The future demand from China bodes well for gold prices as over the years China has no longer is an exporter and her internal requirements for gold are set to outstrip domestic gold production.
SHANGHAI (MarketWatch) -- Gold prices may stay at high levels in the coming months as investors seek a safe store of value amid slowing global economic recovery, a weaker dollar and geopolitical uncertainties, China National Gold Group Corp. General Manager Sun Zhaoxue said Thursday.
"The future of gold looks very promising," especially in view of rising investment and physical demand in China, said Sun, who is also president of China Gold Association.
China's annual gold demand will likely exceed 700 metric tons in the next several years, while annual output may reach 400 tons in the next three years, Sun said.
Chinese demand rose 21% to 571.5 tons last year, with gold jewelry demand totaling CNY270 billion in value, he said.
A Chinese person now owns about 4 grams on average, from a little over one gram a few years ago, but it is still well below the world average, he said, without elaborating.
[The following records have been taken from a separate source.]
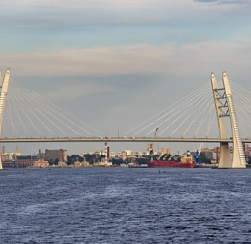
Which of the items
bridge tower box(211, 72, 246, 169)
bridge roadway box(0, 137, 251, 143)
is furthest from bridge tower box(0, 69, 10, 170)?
bridge tower box(211, 72, 246, 169)

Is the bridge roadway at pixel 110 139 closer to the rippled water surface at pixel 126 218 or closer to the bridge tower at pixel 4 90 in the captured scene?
the bridge tower at pixel 4 90

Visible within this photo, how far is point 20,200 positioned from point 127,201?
29.4 feet

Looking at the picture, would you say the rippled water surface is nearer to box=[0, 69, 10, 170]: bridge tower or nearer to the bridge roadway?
box=[0, 69, 10, 170]: bridge tower

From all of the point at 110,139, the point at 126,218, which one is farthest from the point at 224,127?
the point at 126,218

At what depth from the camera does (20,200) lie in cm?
4912

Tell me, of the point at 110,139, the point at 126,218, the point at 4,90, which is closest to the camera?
the point at 126,218

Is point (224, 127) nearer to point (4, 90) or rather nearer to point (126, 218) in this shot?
point (4, 90)

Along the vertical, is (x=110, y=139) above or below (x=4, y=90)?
below

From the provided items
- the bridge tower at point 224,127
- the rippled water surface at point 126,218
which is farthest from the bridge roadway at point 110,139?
the rippled water surface at point 126,218

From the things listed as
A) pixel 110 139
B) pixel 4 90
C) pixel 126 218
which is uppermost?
pixel 4 90

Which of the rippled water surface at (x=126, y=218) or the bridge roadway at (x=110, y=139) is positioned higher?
the bridge roadway at (x=110, y=139)

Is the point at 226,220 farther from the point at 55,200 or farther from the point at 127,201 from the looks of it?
the point at 55,200

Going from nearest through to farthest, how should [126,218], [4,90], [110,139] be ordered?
[126,218], [4,90], [110,139]

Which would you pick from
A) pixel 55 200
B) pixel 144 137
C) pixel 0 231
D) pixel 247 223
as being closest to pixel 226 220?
pixel 247 223
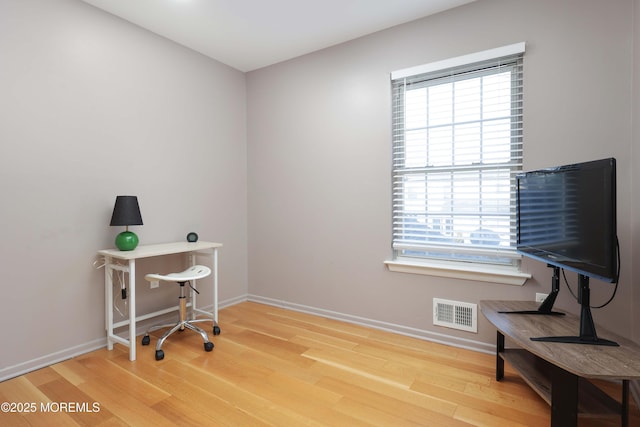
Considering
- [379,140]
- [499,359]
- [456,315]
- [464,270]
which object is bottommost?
[499,359]

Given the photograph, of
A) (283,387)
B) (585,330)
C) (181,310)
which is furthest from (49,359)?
(585,330)

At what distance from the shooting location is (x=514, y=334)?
1.72m

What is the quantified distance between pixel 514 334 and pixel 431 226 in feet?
4.02

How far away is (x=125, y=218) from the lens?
8.39ft

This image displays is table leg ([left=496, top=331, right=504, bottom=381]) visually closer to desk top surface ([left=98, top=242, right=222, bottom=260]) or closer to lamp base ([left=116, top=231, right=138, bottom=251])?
desk top surface ([left=98, top=242, right=222, bottom=260])

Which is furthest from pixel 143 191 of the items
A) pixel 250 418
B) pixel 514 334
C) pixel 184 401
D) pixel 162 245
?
pixel 514 334

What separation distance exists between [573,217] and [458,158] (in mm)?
1090

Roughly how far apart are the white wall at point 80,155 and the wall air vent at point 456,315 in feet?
7.86

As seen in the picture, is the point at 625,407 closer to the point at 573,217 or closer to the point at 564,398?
the point at 564,398

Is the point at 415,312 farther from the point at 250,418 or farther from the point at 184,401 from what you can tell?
the point at 184,401

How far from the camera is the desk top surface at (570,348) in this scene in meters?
1.35

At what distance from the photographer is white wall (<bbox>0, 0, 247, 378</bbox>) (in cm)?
226

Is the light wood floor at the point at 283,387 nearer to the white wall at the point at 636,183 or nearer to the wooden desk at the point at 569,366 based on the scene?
the wooden desk at the point at 569,366

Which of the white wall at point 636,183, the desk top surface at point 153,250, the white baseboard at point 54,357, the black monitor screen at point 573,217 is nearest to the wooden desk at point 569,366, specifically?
the black monitor screen at point 573,217
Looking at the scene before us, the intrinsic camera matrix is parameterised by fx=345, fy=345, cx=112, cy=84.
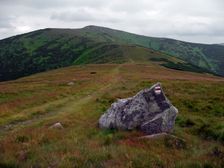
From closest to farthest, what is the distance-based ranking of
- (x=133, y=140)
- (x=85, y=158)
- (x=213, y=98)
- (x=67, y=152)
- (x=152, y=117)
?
(x=85, y=158), (x=67, y=152), (x=133, y=140), (x=152, y=117), (x=213, y=98)

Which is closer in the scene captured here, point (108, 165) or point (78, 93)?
point (108, 165)

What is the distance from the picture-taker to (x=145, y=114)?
19.9 m

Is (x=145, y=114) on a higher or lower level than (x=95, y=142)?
higher

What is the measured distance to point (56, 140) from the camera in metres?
16.1

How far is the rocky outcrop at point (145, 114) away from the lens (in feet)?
61.4

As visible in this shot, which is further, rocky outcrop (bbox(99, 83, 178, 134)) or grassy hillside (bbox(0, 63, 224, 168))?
rocky outcrop (bbox(99, 83, 178, 134))

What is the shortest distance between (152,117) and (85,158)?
8829 mm

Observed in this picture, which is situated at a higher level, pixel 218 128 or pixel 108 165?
pixel 108 165

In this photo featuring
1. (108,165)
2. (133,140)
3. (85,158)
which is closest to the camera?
(108,165)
"There is a gold investment rush among Chinese investors as they consider it a hedging tool."
Investment in gold bars increased 94% to 141.9 tons in 2010, while investment in gold coins was up 55% at 16.6 tons.
China's investment demand in the first three months of the year more than doubled to 90.9 tons, outpacing India's 85.6 tons, the World Gold Council said in a quarterly report.
China's gold reserves account for about 6% of total global reserves and its proven gold reserves reached 6,327 tons in 2009.
China's gold mineral reserves account for about 6% of the world's total, but the quality is lower than those found in South Africa, Russia and Australia.
We draw your attention to the increased investment demand for both bars and coins, if this rate of demand continues to increase at these rates then there just wont be enough gold to go around, so hang on to yours eh!